- _Verilen Metin_:
28 Kasım 2010 Pazar
Doktor
Telefonun diğer tarafından gelen ses hala kulagımda. Yorgun ama hevesli. Nasılsın diyor sadece. İyi degilim demeyip, tonlamamla hissettirmeye çalışıyorum. Hiç bir zaman iyi değilim diyemedim zaten ama gerçekten iyi değilim. Yoruldum, sırtım ağrıyor.
Bu trene binip de yola çıkarken her vagonda farklı umutlar vardı. Umut yüklü vagonlar. Saf hayaller. Kendi kendimin doktoru olmaya çalışıyorum. Hem hasta hem doktor benim. Sorguluyorum ve susuyorum. Ağzım da kuru. "Deymesin yağlı boya" kıvamında günler geçiriyorum. Deydiğim her yerde yabani otlar bitiyor. Büyüyorlar. Sarıyorlar beni. Zehirli sarmaşıklar. Zehir de benim panzehir de.

- _Yönerge 1_:
Doktor başlıklı metne göre aşağıdaki soruları yanıtlayınız.
(a) Telefonun diğer tarafından gelen ses nasıl nitelendiriliyor?
(b) Anlatıcı, gerçekten iyi olmadığını söyledikten sonra hangi iki durumu dile getiriyor?
(c) Trene binip yola çıkarken her vagonda ne vardı?
- _Yönerge 2_: Doktor başlıklı metnin "28 Kasım 2010" sözcüklerinden "Yoruldum, sırtım ağrıyor." sözcüklerine kadar olan bölümünü hiçbir değişiklik yapmadan çoğaltınız.
- _Yönerge 3_: Doktor başlıklı metinde anlatıcı, iyi olmadığını neden doğrudan söylemeyip tonlamasıyla hissettirmeye çalışıyor? Metne dayanarak bir ile üç cümle arasında açıklayınız.

- _Saklanan Kayıtlar_:

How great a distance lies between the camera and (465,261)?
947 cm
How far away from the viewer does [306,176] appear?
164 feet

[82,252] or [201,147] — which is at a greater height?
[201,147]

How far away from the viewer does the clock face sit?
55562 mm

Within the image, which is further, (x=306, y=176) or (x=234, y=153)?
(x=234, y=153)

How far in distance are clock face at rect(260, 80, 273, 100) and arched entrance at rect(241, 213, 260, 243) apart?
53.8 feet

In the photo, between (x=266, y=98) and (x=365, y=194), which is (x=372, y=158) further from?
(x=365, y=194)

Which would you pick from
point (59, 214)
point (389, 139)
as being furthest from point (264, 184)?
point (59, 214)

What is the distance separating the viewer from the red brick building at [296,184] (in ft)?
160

- _Eksiksiz Yanıt 1_:
(a) Yorgun ama hevesli olarak nitelendiriliyor.
(b) Yorulduğunu ve sırtının ağrıdığını dile getiriyor.
(c) Her vagonda farklı umutlar vardı.

- _Eksiksiz Yanıt 2_:
28 Kasım 2010 Pazar
Doktor
Telefonun diğer tarafından gelen ses hala kulagımda. Yorgun ama hevesli. Nasılsın diyor sadece. İyi degilim demeyip, tonlamamla hissettirmeye çalışıyorum. Hiç bir zaman iyi değilim diyemedim zaten ama gerçekten iyi değilim. Yoruldum, sırtım ağrıyor.

- _Eksiksiz Yanıt 3_: Anlatıcı hiçbir zaman "iyi değilim" diyememiştir. Bu yüzden gerçekten iyi olmasa da bunu açıkça söylemez ve durumunu tonlamasıyla hissettirmeye çalışır.